[What you need to do] From the records below, extract every line containing the word "background".

[Material shown]
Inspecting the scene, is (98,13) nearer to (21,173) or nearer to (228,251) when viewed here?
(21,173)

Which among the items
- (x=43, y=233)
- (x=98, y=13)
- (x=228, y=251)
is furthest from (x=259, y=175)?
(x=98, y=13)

==

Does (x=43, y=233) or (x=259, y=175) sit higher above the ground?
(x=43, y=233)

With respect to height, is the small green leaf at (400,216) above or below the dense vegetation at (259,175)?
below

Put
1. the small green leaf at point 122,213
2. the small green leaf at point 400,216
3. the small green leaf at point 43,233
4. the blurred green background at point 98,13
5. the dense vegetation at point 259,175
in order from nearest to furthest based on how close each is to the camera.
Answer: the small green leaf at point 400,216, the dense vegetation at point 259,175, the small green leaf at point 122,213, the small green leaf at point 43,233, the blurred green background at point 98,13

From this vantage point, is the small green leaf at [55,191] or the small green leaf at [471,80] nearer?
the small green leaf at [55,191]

[Task answer]
4. the blurred green background at point 98,13
Answer: the small green leaf at point 400,216, the dense vegetation at point 259,175, the small green leaf at point 122,213, the small green leaf at point 43,233, the blurred green background at point 98,13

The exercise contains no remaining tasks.